A precautionary recall has been issued in the UK following a manufacturing error involving a commonly prescribed blood pressure medication. The alert, published by the Medicines and Healthcare products Regulatory Agency, centres on a single batch of Ramipril 5 mg capsules distributed by Crescent Pharma. The issue is not contamination or formulation, but something more subtle and potentially misleading: a packaging error may have resulted in the wrong medication being placed inside correctly labelled boxes. It is a reminder that in pharmaceutical manufacturing, even small breakdowns in process can carry significant implications.
What Went Wrong
The recall relates specifically to batch number GR164099 of Ramipril 5 mg capsules. In at least one reported case, a patient discovered that a sealed carton labelled as Ramipril actually contained blister strips of Amlodipine 5 mg tablets. Both medicines are widely used to treat high blood pressure and were produced at the same manufacturing site. The error is believed to have occurred during the secondary packaging stage, when blister packs are placed into outer cartons. In other words, the medication itself was correctly manufactured, but incorrectly boxed.
Risk to Patients — Low, But Not Negligible
Health authorities have been clear in their assessment: the overall risk to patients is considered low. However, the substitution of one medication for another is not without consequence. Ramipril and Amlodipine work differently, and taking the wrong one could lead to unintended effects, most notably dizziness or light-headedness caused by lowered blood pressure. The recall has been classified as a Class 2 event, meaning it could cause temporary or medically reversible health problems rather than serious or long-term harm.
What Patients Should Do
Guidance from the Medicines and Healthcare products Regulatory Agency is straightforward but important. Patients prescribed Ramipril 5 mg capsules should check their medication packaging carefully. If the batch number matches GR164099, the next step is to open the carton and confirm that the blister strips inside are labelled correctly. If the contents are Ramipril capsules, no further action is required. If they are labelled as Amlodipine tablets, patients should contact their pharmacist and return the medication. Anyone experiencing symptoms such as dizziness or faintness after taking the medication is advised to seek medical advice.
A System Designed to Catch Errors
While recalls can raise concern, they also demonstrate the robustness of the UK’s pharmacovigilance system.
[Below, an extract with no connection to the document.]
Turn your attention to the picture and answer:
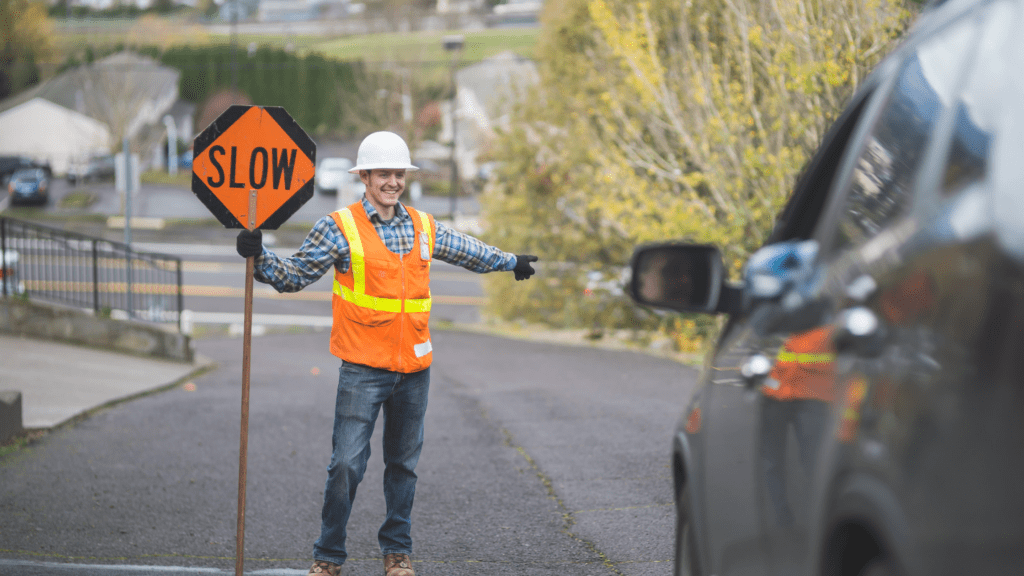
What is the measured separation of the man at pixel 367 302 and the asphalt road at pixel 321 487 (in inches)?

In this case, the issue was identified following a pharmacy complaint triggered by a patient observation, highlighting the role of both healthcare professionals and patients in maintaining safety standards. From there, the recall process moved quickly, with regulators, pharmacies and suppliers working to remove affected stock and notify patients.
The Bigger Picture
Incidents like this are rare, but not insignificant. They illustrate how complex pharmaceutical supply chains have become, and how risk can emerge not only in production, but in packaging and distribution. For regulators, the priority remains clear: minimise harm, act quickly and communicate transparently. For patients, the message is more practical and immediate. Check your medication, because sometimes the smallest detail is the most important one.